> **WORK INSTRUCTIONS**
Make an exact copy of the lines below.
BEGIN
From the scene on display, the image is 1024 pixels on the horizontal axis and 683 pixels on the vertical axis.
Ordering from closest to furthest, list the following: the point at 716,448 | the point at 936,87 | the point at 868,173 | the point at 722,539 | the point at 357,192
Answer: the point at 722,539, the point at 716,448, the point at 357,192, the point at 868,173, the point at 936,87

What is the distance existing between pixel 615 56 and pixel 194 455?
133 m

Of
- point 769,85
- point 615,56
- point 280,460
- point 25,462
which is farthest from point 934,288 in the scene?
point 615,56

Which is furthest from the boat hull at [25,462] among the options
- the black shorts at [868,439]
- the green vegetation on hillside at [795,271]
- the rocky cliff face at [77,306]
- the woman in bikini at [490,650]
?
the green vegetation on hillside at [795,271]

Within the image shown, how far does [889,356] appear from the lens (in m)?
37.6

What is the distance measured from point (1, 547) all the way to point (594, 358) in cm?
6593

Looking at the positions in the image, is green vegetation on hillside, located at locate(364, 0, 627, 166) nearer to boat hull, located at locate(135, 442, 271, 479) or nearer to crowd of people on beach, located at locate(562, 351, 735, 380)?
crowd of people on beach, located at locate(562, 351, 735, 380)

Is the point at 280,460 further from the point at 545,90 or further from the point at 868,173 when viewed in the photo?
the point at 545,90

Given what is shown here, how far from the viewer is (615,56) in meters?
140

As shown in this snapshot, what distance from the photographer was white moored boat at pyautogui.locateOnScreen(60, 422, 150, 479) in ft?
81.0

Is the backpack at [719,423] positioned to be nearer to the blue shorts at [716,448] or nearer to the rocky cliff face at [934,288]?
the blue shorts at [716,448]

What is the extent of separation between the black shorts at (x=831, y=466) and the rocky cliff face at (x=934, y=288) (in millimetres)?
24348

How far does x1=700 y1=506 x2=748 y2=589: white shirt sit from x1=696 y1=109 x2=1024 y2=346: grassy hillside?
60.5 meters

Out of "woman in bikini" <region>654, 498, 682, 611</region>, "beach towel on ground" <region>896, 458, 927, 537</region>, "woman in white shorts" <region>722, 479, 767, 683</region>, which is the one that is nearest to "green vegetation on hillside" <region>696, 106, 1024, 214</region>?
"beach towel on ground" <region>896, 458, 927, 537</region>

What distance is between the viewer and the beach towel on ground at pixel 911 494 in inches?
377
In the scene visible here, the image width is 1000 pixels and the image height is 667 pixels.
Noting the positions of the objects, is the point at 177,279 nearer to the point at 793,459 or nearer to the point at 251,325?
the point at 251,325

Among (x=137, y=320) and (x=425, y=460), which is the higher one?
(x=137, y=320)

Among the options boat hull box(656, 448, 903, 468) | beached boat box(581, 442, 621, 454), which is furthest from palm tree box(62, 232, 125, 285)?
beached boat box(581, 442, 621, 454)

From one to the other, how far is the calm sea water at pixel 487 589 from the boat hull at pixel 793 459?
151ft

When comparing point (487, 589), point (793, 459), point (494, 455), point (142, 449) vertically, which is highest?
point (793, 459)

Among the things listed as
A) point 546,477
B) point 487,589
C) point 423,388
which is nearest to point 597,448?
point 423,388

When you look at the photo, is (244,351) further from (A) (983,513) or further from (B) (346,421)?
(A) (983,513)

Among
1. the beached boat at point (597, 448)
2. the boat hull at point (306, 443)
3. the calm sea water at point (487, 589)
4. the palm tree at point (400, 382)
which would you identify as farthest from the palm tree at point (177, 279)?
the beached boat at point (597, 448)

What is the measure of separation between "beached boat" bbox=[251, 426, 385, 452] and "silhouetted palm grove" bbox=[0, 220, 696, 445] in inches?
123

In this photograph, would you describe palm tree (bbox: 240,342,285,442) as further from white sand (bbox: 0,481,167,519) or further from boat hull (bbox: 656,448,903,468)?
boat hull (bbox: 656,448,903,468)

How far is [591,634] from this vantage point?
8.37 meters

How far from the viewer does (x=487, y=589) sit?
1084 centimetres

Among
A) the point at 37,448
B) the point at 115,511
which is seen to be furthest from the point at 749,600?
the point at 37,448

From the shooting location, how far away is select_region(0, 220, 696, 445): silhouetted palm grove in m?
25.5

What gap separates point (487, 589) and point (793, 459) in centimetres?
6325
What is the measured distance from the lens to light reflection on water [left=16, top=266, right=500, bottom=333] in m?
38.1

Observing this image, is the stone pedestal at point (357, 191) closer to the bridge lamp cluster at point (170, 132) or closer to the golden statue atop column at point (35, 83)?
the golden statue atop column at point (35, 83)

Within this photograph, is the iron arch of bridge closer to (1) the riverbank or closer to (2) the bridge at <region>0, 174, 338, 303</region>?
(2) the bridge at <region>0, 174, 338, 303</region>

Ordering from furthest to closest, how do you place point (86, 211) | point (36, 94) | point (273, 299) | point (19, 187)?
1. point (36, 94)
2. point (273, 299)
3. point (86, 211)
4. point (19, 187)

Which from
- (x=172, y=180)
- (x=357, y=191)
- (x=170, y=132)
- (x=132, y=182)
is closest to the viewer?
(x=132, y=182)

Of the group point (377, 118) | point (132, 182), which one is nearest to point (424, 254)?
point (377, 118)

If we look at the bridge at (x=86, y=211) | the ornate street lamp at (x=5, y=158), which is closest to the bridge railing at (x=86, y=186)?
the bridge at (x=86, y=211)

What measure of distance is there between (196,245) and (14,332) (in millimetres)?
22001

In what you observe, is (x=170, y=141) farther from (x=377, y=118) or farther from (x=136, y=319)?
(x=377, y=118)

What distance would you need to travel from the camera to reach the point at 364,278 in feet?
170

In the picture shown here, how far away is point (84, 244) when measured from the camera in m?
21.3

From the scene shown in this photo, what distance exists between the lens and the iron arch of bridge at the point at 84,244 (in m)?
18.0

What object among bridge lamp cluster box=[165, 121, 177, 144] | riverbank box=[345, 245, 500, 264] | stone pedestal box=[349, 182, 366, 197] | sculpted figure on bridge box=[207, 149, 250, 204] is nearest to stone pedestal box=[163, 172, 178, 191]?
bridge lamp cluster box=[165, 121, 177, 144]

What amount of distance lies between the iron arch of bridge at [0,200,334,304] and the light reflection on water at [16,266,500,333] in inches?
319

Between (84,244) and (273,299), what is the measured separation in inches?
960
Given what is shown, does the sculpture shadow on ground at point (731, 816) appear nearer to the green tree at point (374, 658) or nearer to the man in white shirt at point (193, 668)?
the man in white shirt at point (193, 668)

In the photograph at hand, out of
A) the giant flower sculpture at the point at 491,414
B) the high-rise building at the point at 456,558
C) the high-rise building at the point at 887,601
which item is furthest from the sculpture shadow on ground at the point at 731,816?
END
> **EXERCISE RESULT**
From the scene on display, the image is 1024 pixels on the horizontal axis and 683 pixels on the vertical axis.
Ordering from closest to furthest, list the following: the point at 716,448 | the point at 936,87 | the point at 868,173 | the point at 722,539 | the point at 357,192
Answer: the point at 722,539, the point at 716,448, the point at 357,192, the point at 868,173, the point at 936,87

What is the distance existing between pixel 615 56 and pixel 194 455?
133 m

Of
- point 769,85
- point 615,56
- point 280,460
- point 25,462
which is farthest from point 934,288 in the scene?
point 615,56

Which is furthest from the boat hull at [25,462] among the options
- the black shorts at [868,439]
- the green vegetation on hillside at [795,271]
- the rocky cliff face at [77,306]
- the woman in bikini at [490,650]
?
the green vegetation on hillside at [795,271]

Within the image shown, how far does [889,356] appear from the lens (in m)?
37.6

What is the distance measured from point (1, 547) all the way to point (594, 358) in cm?
6593

Looking at the positions in the image, is green vegetation on hillside, located at locate(364, 0, 627, 166) nearer to boat hull, located at locate(135, 442, 271, 479) or nearer to crowd of people on beach, located at locate(562, 351, 735, 380)?
crowd of people on beach, located at locate(562, 351, 735, 380)

Is the point at 280,460 further from the point at 545,90 or further from the point at 868,173 when viewed in the photo?
the point at 545,90

Given what is shown here, how far from the viewer is (615,56) in meters?
140

As shown in this snapshot, what distance from the photographer was white moored boat at pyautogui.locateOnScreen(60, 422, 150, 479) in ft?
81.0

Is the backpack at [719,423] positioned to be nearer to the blue shorts at [716,448] or nearer to the rocky cliff face at [934,288]?
the blue shorts at [716,448]

What is the extent of separation between the black shorts at (x=831, y=466) and the rocky cliff face at (x=934, y=288) (in millimetres)?
24348

How far does x1=700 y1=506 x2=748 y2=589: white shirt sit from x1=696 y1=109 x2=1024 y2=346: grassy hillside?
60.5 meters

Out of "woman in bikini" <region>654, 498, 682, 611</region>, "beach towel on ground" <region>896, 458, 927, 537</region>, "woman in white shorts" <region>722, 479, 767, 683</region>, which is the one that is nearest to "green vegetation on hillside" <region>696, 106, 1024, 214</region>?
"beach towel on ground" <region>896, 458, 927, 537</region>

What distance is between the viewer and the beach towel on ground at pixel 911 494 in inches?
377
In the scene visible here, the image width is 1000 pixels and the image height is 667 pixels.
Noting the positions of the objects, is the point at 177,279 nearer to the point at 793,459 or nearer to the point at 251,325?
the point at 251,325

Among (x=137, y=320) and (x=425, y=460), which is the higher one?
(x=137, y=320)

Among the options boat hull box(656, 448, 903, 468) | beached boat box(581, 442, 621, 454), which is furthest from palm tree box(62, 232, 125, 285)?
beached boat box(581, 442, 621, 454)

From one to the other, how far is the calm sea water at pixel 487 589 from the boat hull at pixel 793 459?
151ft

When comparing point (487, 589), point (793, 459), point (494, 455), point (142, 449) vertically, which is highest?
point (793, 459)

Among the things listed as
A) point 546,477
B) point 487,589
C) point 423,388
which is nearest to point 597,448?
point 423,388

When you look at the photo, is (244,351) further from (A) (983,513) or further from (B) (346,421)?
(A) (983,513)

Among
1. the beached boat at point (597, 448)
2. the boat hull at point (306, 443)
3. the calm sea water at point (487, 589)
4. the palm tree at point (400, 382)
which would you identify as farthest from the palm tree at point (177, 279)?
the beached boat at point (597, 448)

What is the measure of separation between "beached boat" bbox=[251, 426, 385, 452] and "silhouetted palm grove" bbox=[0, 220, 696, 445] in inches?
123

In this photograph, would you describe palm tree (bbox: 240,342,285,442) as further from white sand (bbox: 0,481,167,519) or further from boat hull (bbox: 656,448,903,468)?
boat hull (bbox: 656,448,903,468)

How far is [591,634] from this vantage point?
8.37 meters

How far from the viewer does (x=487, y=589) sit?
1084 centimetres

Among
A) the point at 37,448
B) the point at 115,511
which is seen to be furthest from the point at 749,600?
the point at 37,448

From the shooting location, how far away is select_region(0, 220, 696, 445): silhouetted palm grove in m?
25.5

What gap separates point (487, 589) and point (793, 459) in centimetres?
6325
What is the measured distance from the lens to light reflection on water [left=16, top=266, right=500, bottom=333] in m?
38.1

Observing this image, is the stone pedestal at point (357, 191) closer to the bridge lamp cluster at point (170, 132) or closer to the golden statue atop column at point (35, 83)?
the golden statue atop column at point (35, 83)

Within this photograph, is the iron arch of bridge closer to (1) the riverbank or closer to (2) the bridge at <region>0, 174, 338, 303</region>?
(2) the bridge at <region>0, 174, 338, 303</region>

Ordering from furthest to closest, how do you place point (86, 211) | point (36, 94) | point (273, 299) | point (19, 187)?
1. point (36, 94)
2. point (273, 299)
3. point (86, 211)
4. point (19, 187)

Which from
- (x=172, y=180)
- (x=357, y=191)
- (x=170, y=132)
- (x=132, y=182)
is closest to the viewer?
(x=132, y=182)

Of the group point (377, 118) | point (132, 182), which one is nearest to point (424, 254)?
point (377, 118)

If we look at the bridge at (x=86, y=211) | the ornate street lamp at (x=5, y=158), which is closest to the bridge railing at (x=86, y=186)?
the bridge at (x=86, y=211)

What measure of distance is there between (196,245) and (14,332) (in millimetres)?
22001

In what you observe, is (x=170, y=141) farther from (x=377, y=118) or farther from (x=136, y=319)?
(x=377, y=118)

What distance would you need to travel from the camera to reach the point at 364,278 in feet?
170

In the picture shown here, how far away is point (84, 244) when measured from the camera in m?
21.3

From the scene shown in this photo, what distance exists between the lens and the iron arch of bridge at the point at 84,244 (in m)?
18.0

What object among bridge lamp cluster box=[165, 121, 177, 144] | riverbank box=[345, 245, 500, 264] | stone pedestal box=[349, 182, 366, 197] | sculpted figure on bridge box=[207, 149, 250, 204] is nearest to stone pedestal box=[163, 172, 178, 191]?
bridge lamp cluster box=[165, 121, 177, 144]

What amount of distance lies between the iron arch of bridge at [0,200,334,304] and the light reflection on water at [16,266,500,333] in inches?
319

Between (84,244) and (273,299), what is the measured separation in inches?
960
Given what is shown, does the sculpture shadow on ground at point (731, 816) appear nearer to the green tree at point (374, 658) or nearer to the man in white shirt at point (193, 668)?
the man in white shirt at point (193, 668)

In the photograph at hand, out of
A) the giant flower sculpture at the point at 491,414
B) the high-rise building at the point at 456,558
C) the high-rise building at the point at 887,601
which item is furthest from the sculpture shadow on ground at the point at 731,816?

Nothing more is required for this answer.